**Trecho do documento:**
A decadencia moral do Brasil - Ferreira Gullar, Nelson Motta e os companheiros

O Brasil atravessa uma fase de decadência moral inacreditável. As explicações para isso são fáceis: tivemos a ascensão de uma nova classe, de uma nova elite, segundo as teorias da circulação das eleites de Gaetano Mosca e de Vilfredo Pareto. A que ascendou é essa que estamos vendo: a nova nomenklatura, pouco educada, mas extremamente ávida de benesses, privilégios, consumo conspícuo. A ela segue-se uma legião de mercenários a soldo e de voluntários da causa que contribui para degradar a níveis extremamente baixos o debate político no país, convertido numa vingança dos ratos magros contra os ratos gordos que nos governavam. Apenas que os ratos gordos já se uniram aos ratos magros na tarefa de degradar ainda mais o ambiente intelectual no Brasil (mas creio que o adjetivo não se aplica).
Tendo constatado, tanto quanto Nelson Motta, na coluna abaixo que discorre sobre os comentários ao artigo de Ferreira Gullar, que a fúria da malta se torna irracional e extremamente agressiva nesses casos de crítica ao supremo guia genial dos povos, só posso concluir quanto à erosão completa dos valores da civilidade e do debate cortês no Brasil.
Estamos recuando, cada vez mais, infelizmente.
Paulo Roberto de Almeida

Artigo de Ferreira Gullar:

Me engana que eu gosto

Folha de S.Paulo, 30/12/2012 

 Muitos de vocês, como eu também, hão de se perguntar por que, depois de tantos escândalos envolvendo os dois governos petistas, a popularidade de Dilma e Lula se mantém alta e o PT cresceu nas últimas eleições municipais. Seria muita pretensão dizer que sei a resposta a essa pergunta. Não sei, mas, porque me pergunto, tento respondê-la ou, pelo menos, examinar os diversos fatores que influem nela.

**Tarefa a realizar:**
Responda com base no trecho sobre a decadência moral do Brasil:
1. A quais autores o trecho atribui as teorias da circulação das elites?
2. Em que jornal e em que data saiu o artigo de Ferreira Gullar?
3. Segundo o artigo, que partido cresceu nas últimas eleições municipais?
A listagem abaixo vem de outra fonte, sem relação com o trecho.

**Dados extraídos:**

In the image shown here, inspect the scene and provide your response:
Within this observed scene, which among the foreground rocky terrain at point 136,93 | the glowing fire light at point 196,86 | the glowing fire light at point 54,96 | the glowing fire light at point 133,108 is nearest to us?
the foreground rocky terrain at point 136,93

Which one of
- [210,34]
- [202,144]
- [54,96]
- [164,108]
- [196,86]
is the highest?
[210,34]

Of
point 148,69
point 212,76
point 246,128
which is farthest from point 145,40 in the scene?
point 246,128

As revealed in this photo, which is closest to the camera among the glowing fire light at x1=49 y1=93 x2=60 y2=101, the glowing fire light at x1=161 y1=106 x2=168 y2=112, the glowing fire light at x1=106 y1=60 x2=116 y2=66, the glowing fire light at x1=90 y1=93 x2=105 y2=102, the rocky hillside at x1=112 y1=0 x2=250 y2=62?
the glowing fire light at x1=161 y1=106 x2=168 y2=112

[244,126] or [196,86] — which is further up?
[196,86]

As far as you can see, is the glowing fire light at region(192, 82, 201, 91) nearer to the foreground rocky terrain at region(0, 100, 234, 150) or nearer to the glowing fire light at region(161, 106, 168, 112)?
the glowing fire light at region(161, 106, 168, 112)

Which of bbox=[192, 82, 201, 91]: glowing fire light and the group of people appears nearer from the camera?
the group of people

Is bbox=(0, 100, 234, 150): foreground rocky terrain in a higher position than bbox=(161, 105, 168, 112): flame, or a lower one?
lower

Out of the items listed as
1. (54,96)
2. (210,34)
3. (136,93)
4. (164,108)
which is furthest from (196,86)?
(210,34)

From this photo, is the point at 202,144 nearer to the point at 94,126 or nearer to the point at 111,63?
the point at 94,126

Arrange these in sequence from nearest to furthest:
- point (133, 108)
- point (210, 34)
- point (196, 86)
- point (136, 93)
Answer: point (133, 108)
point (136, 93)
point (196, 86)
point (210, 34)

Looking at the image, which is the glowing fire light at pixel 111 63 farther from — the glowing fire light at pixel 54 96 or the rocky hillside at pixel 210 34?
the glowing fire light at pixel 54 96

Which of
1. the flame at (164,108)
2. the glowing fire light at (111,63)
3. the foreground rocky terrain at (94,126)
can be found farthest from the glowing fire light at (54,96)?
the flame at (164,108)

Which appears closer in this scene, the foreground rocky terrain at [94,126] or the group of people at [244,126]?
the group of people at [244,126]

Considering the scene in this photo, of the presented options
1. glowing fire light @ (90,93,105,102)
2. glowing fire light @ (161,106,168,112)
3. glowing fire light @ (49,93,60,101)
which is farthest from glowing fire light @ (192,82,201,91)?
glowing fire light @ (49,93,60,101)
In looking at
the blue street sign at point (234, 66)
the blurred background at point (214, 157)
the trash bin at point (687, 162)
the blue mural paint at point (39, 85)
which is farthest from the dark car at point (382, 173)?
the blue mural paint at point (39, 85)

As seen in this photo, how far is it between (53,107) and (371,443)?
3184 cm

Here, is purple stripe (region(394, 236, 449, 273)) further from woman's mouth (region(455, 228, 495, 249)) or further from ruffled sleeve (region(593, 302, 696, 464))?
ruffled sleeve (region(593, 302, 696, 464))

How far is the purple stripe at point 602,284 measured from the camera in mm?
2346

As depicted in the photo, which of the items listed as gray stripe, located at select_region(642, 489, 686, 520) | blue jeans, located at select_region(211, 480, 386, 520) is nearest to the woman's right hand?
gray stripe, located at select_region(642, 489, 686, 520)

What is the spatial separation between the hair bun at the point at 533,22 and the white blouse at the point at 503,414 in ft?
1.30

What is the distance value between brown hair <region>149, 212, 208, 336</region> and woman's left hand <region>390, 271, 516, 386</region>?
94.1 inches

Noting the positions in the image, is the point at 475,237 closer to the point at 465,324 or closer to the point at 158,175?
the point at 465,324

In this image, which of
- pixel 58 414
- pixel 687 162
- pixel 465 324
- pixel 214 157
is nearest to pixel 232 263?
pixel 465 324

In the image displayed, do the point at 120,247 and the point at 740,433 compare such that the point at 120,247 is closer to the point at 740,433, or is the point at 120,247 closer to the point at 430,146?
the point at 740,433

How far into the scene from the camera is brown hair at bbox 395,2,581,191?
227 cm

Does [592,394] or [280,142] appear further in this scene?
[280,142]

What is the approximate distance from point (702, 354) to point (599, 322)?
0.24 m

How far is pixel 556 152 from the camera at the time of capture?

**Resultado:**
1. Gaetano Mosca e Vilfredo Pareto.
2. Na Folha de S.Paulo, em 30/12/2012.
3. O PT.